| Trumpet & Band leader | … | レッド・ニコルス | Red Nichols | |||||||||
| Trumpet | … | レオ・マッコンヴィル | Leo McConville | 、 | マニー・クライン | Manny Klein | ||||||
| Trombone | … | ジャック・ティーガーデン | Jack Teagarden | 、 | グレン・ミラー | Glenn Miller | 、 | ビル・トロン | Bill Trone | 或いは | ハーブ・テイラー | Herb Taylor |
| Clarinet , Alto & Baritone sax | … | ベニー・グッドマン | Benny Goodman | |||||||||
| Alto sax | … | 不明 | Unknown | |||||||||
| Tenor sax | … | ベイブ・ラッシン | Babe Russin | |||||||||
| Piano | … | アーサー・シャット | Arthur Schutt | |||||||||
| Guitar | … | カール・クレス | Carl Kress | |||||||||
| Bass | … | アーティー・ミラー | Artie Miller | |||||||||
| Drums | … | ジーン・クルーパ | Gene Krupa |
ここでも有望な若者を多く起用している。シカゴ生まれのベニー・グッドマンは、1929年はその活躍の舞台をニューヨークに移していた。1月22日ニューヨークでベン・ポラックの“Ben’s bad boys”という7重奏団の録音にグレン・ミラーと共に参加している。そして次の録音も2月8日にニューヨークで行われたジャック・ぺティスのオーケストラの録音に参加している。ここではティーガーデンと一緒である。そして本録音があり、5月には録音場所は不明だがハーブ・ゴードンの録音に参加している。

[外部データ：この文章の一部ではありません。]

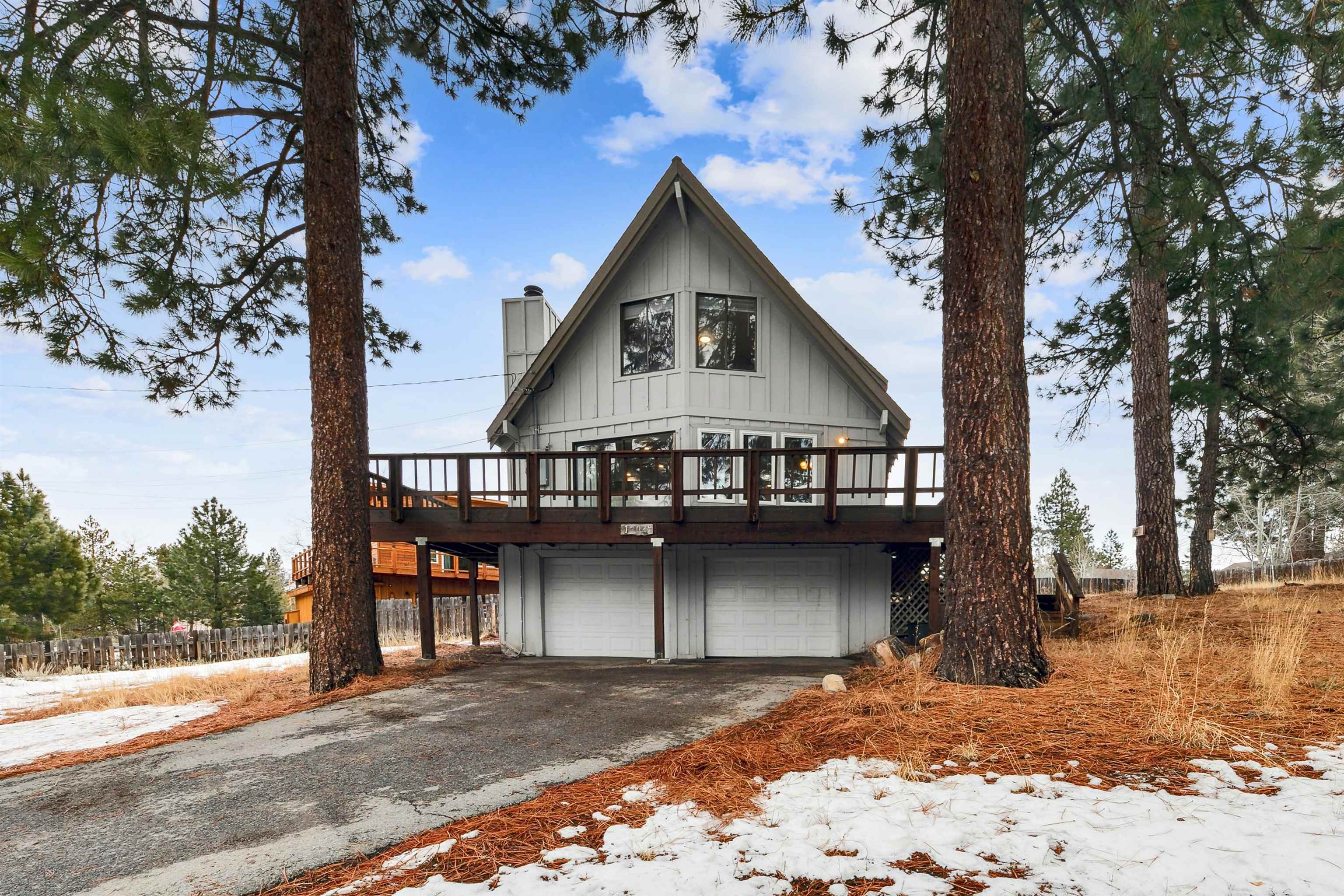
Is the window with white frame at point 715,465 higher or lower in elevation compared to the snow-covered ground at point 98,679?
higher

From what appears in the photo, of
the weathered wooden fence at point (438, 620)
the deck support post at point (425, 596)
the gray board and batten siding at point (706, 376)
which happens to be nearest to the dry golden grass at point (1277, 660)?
the gray board and batten siding at point (706, 376)

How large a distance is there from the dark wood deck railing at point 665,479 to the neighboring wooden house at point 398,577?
1419cm

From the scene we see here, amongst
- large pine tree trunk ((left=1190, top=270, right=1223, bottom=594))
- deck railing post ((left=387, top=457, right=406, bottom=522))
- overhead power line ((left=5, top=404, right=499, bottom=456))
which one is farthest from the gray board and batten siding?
overhead power line ((left=5, top=404, right=499, bottom=456))

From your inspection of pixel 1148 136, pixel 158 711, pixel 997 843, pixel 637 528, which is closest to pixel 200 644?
pixel 158 711

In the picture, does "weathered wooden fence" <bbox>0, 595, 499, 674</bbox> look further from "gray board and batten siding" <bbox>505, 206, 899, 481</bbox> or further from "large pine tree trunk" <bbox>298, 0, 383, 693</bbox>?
"gray board and batten siding" <bbox>505, 206, 899, 481</bbox>

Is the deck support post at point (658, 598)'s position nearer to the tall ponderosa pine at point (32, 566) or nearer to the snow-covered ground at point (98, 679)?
the snow-covered ground at point (98, 679)

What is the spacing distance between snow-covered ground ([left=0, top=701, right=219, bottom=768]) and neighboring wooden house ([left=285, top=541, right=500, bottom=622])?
54.9 ft

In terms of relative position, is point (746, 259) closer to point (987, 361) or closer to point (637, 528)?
point (637, 528)

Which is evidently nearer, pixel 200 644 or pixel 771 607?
pixel 771 607

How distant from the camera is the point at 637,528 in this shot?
31.0ft

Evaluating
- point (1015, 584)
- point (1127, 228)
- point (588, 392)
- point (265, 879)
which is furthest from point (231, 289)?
point (1127, 228)

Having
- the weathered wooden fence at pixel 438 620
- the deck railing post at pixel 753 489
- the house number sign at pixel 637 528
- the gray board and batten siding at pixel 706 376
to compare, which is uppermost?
the gray board and batten siding at pixel 706 376

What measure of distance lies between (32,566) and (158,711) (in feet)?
71.0

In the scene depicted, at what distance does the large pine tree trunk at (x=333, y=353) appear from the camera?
730 cm
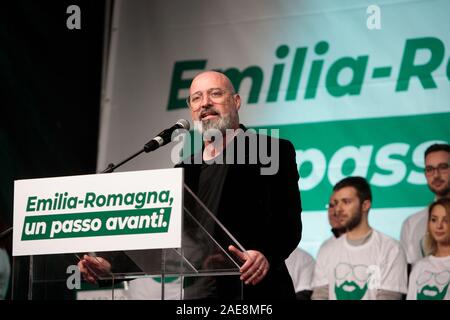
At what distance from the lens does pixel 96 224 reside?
3.22 metres

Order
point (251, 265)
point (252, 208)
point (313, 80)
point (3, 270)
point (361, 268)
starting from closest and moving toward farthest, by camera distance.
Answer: point (251, 265) → point (252, 208) → point (3, 270) → point (361, 268) → point (313, 80)

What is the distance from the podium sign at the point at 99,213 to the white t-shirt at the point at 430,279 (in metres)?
2.93

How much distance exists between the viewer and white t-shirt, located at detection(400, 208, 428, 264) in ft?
18.8

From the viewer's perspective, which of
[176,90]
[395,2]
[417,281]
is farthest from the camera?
[176,90]

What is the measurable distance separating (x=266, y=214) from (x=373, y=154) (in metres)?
2.76

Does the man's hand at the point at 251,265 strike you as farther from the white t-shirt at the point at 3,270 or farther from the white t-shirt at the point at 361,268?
the white t-shirt at the point at 361,268

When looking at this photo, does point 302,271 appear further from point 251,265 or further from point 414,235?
point 251,265

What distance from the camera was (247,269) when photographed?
122 inches

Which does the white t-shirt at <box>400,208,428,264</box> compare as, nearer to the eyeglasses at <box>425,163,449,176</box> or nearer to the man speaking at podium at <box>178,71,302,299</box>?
the eyeglasses at <box>425,163,449,176</box>

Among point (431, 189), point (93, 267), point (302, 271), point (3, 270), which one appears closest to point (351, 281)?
point (302, 271)
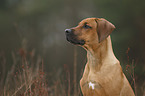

シカゴアンズの一人ジーン・クルーパも1928年の暮れにレッド・マッケンジ―とともにニューヨークに登った。そのまま居続けたのかどうかは不明。ともかくBG、ティーガーデン、ミラー、クルーパを従えた録音は豪華と思うのは現代人の感覚で、当時としてはまだまだ売り出し中の若者だった。
| A-4、B-1. | インディアナ | Indiana |
| A-5. | ダイナ | Dinah |
A-4、AH-B-2.インディアナ
解説の大和明氏によると、編曲はグレン・ミラーでスッキリとまとめ上げられており、ファイヴ・ぺニーズの代表曲となったという。ソロはBG⇒ニコルス⇒ティーガーデンと続く豪華リレーである。若さと真剣さに溢れるBGと既に完成の域にあるティーガーデンのソロが対照的であるとする。ともかくBG、ティーガーデンのソロは聴き応えがある。
A-5.ダイナ
何年か前この録音を初めて聴いた時、これはディック・ミネのヒット曲ではなかったか。「ダイナ、私のこいびーと〜」というメロディははっきり覚えている。僕の父親がディック・ミネのファンだったので何度かテレビで聴いたことがあった。
大和氏は、悠揚迫らざるティーガーデンのソロに始まり、ラッシン、BGとソロが続くが、このBGのソロが軽快で躍動感に満ちているという。僕はやはりティーガーデンがすでに貫禄溢れるプレイぶりが素晴らしいと思う。4ビートの頭にビートを置くという珍しいリズムである。
| Trumpet & Band leader | … | レッド・ニコルス | Red Nichols | ||||||
| Trumpet | … | レオ・マッコンヴィル | Leo McConville | 、 | マニー・クライン | Mannie Klein | |||
| Trombone | … | ジャック・ティーガーデン | Jack Teagarden | 、 | グレン・ミラー | Glenn Miller | 、 | 不明 | Unknown |
| Clarinet | … | ピー・ウィー・ラッセル | Pee Wee Russell | ||||||
| Tenor sax | … | バド・フリーマン | Bud Freeman | ||||||
| Piano | … | ジョー・サリヴァン | Joe Sullivan | ||||||
| Banjo | … | トミー・フェライン | Tommy Feline | ||||||
| Bass | … | アーティー・ミラー | Artie Miller | ||||||
| Drums | … | デイヴ・タフ | Dave Tough |
AH-B面2曲目.ワシントン広場のバラ(Rose of Washington square)
サウンド的にはディキシーランドとスイングのちょうど中間のような気がする。ディキシー臭くしているのは、チャンチャカチャンチャカと奏でられるバンジョーだと思う。Tb〜Cl〜Ts〜Pと受け継がれるソロは、聴き応え十分で確かに腕達者を集めたセッションであることが分かる。
BGも証言しているように、レッド・ニコルスに呼ばれれば断れなかった。断るということは次のチャンスの芽を摘んでしまうということになってしまうからであろう。そんな事情も反映してこの時代、ニコルスのファイヴ・ぺニーズは当代一流のバンドの座を維持したのであろう。そしてこの1929年の録音を聴くとかなり完成度は高くなっていると感じる。やはり起用したメンバーが”当たり”であったのだろうか。